_Stored data_
Content starts

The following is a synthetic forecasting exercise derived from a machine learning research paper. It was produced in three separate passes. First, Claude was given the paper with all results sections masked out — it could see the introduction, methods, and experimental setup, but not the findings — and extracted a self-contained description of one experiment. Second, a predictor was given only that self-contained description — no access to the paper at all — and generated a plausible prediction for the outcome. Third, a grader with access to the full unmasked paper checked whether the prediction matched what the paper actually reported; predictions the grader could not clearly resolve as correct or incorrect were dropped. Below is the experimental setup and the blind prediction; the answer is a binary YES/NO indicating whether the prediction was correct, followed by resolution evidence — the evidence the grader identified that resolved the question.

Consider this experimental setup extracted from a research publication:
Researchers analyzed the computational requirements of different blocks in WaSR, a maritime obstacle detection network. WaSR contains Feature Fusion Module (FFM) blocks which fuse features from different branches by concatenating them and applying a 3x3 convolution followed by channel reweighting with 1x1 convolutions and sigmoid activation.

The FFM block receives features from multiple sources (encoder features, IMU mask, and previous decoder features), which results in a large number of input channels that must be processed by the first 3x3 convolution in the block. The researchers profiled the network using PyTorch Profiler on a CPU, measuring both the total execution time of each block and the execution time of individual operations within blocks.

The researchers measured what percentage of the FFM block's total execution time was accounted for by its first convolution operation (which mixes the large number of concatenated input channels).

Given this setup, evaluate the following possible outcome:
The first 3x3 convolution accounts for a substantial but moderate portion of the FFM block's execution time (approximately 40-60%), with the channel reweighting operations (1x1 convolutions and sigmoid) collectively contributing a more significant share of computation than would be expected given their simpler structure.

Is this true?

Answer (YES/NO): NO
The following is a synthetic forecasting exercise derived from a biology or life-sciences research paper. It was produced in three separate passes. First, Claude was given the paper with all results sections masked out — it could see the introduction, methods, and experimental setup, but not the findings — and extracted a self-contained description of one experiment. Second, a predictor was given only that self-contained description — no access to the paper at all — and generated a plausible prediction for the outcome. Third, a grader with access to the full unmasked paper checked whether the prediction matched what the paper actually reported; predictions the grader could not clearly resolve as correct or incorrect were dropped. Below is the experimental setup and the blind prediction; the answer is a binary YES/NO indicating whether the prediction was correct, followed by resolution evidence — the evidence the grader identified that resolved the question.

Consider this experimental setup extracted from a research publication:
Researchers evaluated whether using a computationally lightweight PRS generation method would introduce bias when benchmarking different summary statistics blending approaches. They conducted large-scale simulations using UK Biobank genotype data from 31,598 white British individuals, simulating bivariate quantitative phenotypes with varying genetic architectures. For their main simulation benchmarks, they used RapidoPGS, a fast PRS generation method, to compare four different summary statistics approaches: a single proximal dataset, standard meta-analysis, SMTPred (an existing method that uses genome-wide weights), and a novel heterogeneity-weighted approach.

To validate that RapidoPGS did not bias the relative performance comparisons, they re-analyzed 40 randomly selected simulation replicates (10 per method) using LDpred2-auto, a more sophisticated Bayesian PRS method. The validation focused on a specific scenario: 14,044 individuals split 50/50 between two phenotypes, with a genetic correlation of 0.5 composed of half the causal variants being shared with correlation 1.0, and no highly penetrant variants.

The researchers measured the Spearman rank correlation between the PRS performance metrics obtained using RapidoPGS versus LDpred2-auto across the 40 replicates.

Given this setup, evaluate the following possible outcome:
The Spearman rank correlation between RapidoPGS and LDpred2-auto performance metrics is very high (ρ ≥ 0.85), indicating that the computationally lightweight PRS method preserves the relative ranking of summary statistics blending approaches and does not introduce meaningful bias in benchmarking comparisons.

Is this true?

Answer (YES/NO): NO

Content ends

_Work request_
The entries shown above should be duplicated exactly.

_Completed exercise_
The following is a synthetic forecasting exercise derived from a machine learning research paper. It was produced in three separate passes. First, Claude was given the paper with all results sections masked out — it could see the introduction, methods, and experimental setup, but not the findings — and extracted a self-contained description of one experiment. Second, a predictor was given only that self-contained description — no access to the paper at all — and generated a plausible prediction for the outcome. Third, a grader with access to the full unmasked paper checked whether the prediction matched what the paper actually reported; predictions the grader could not clearly resolve as correct or incorrect were dropped. Below is the experimental setup and the blind prediction; the answer is a binary YES/NO indicating whether the prediction was correct, followed by resolution evidence — the evidence the grader identified that resolved the question.

Consider this experimental setup extracted from a research publication:
Researchers analyzed the computational requirements of different blocks in WaSR, a maritime obstacle detection network. WaSR contains Feature Fusion Module (FFM) blocks which fuse features from different branches by concatenating them and applying a 3x3 convolution followed by channel reweighting with 1x1 convolutions and sigmoid activation.

The FFM block receives features from multiple sources (encoder features, IMU mask, and previous decoder features), which results in a large number of input channels that must be processed by the first 3x3 convolution in the block. The researchers profiled the network using PyTorch Profiler on a CPU, measuring both the total execution time of each block and the execution time of individual operations within blocks.

The researchers measured what percentage of the FFM block's total execution time was accounted for by its first convolution operation (which mixes the large number of concatenated input channels).

Given this setup, evaluate the following possible outcome:
The first 3x3 convolution accounts for a substantial but moderate portion of the FFM block's execution time (approximately 40-60%), with the channel reweighting operations (1x1 convolutions and sigmoid) collectively contributing a more significant share of computation than would be expected given their simpler structure.

Is this true?

Answer (YES/NO): NO
The following is a synthetic forecasting exercise derived from a biology or life-sciences research paper. It was produced in three separate passes. First, Claude was given the paper with all results sections masked out — it could see the introduction, methods, and experimental setup, but not the findings — and extracted a self-contained description of one experiment. Second, a predictor was given only that self-contained description — no access to the paper at all — and generated a plausible prediction for the outcome. Third, a grader with access to the full unmasked paper checked whether the prediction matched what the paper actually reported; predictions the grader could not clearly resolve as correct or incorrect were dropped. Below is the experimental setup and the blind prediction; the answer is a binary YES/NO indicating whether the prediction was correct, followed by resolution evidence — the evidence the grader identified that resolved the question.

Consider this experimental setup extracted from a research publication:
Researchers evaluated whether using a computationally lightweight PRS generation method would introduce bias when benchmarking different summary statistics blending approaches. They conducted large-scale simulations using UK Biobank genotype data from 31,598 white British individuals, simulating bivariate quantitative phenotypes with varying genetic architectures. For their main simulation benchmarks, they used RapidoPGS, a fast PRS generation method, to compare four different summary statistics approaches: a single proximal dataset, standard meta-analysis, SMTPred (an existing method that uses genome-wide weights), and a novel heterogeneity-weighted approach.

To validate that RapidoPGS did not bias the relative performance comparisons, they re-analyzed 40 randomly selected simulation replicates (10 per method) using LDpred2-auto, a more sophisticated Bayesian PRS method. The validation focused on a specific scenario: 14,044 individuals split 50/50 between two phenotypes, with a genetic correlation of 0.5 composed of half the causal variants being shared with correlation 1.0, and no highly penetrant variants.

The researchers measured the Spearman rank correlation between the PRS performance metrics obtained using RapidoPGS versus LDpred2-auto across the 40 replicates.

Given this setup, evaluate the following possible outcome:
The Spearman rank correlation between RapidoPGS and LDpred2-auto performance metrics is very high (ρ ≥ 0.85), indicating that the computationally lightweight PRS method preserves the relative ranking of summary statistics blending approaches and does not introduce meaningful bias in benchmarking comparisons.

Is this true?

Answer (YES/NO): NO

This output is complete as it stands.